------ Exercise inputs ------

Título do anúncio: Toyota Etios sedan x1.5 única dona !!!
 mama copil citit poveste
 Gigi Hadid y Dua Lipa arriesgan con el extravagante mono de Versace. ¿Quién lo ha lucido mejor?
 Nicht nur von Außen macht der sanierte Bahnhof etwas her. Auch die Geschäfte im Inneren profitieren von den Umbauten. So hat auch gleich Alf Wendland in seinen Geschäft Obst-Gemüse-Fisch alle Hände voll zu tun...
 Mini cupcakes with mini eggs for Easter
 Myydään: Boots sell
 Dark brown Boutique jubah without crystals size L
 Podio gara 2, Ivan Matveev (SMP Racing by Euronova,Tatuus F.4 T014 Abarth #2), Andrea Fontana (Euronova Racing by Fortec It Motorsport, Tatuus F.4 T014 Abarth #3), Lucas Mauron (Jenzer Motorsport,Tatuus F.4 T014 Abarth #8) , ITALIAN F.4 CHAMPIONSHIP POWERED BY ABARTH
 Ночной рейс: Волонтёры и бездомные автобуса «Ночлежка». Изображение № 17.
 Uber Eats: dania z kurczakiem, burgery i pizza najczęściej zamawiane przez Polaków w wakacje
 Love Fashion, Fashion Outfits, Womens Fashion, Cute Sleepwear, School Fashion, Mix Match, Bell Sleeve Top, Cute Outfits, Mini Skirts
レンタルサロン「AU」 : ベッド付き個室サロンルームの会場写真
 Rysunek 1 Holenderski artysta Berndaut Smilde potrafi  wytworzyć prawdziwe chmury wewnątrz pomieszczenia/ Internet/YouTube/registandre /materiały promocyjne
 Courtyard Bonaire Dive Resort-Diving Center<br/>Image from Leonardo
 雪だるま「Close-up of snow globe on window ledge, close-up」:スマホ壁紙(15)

------

(Task directions):
Counting only lines that hold the string "Mini", give the number of such lines in the records. Write nothing else.

(Solution to this task):
2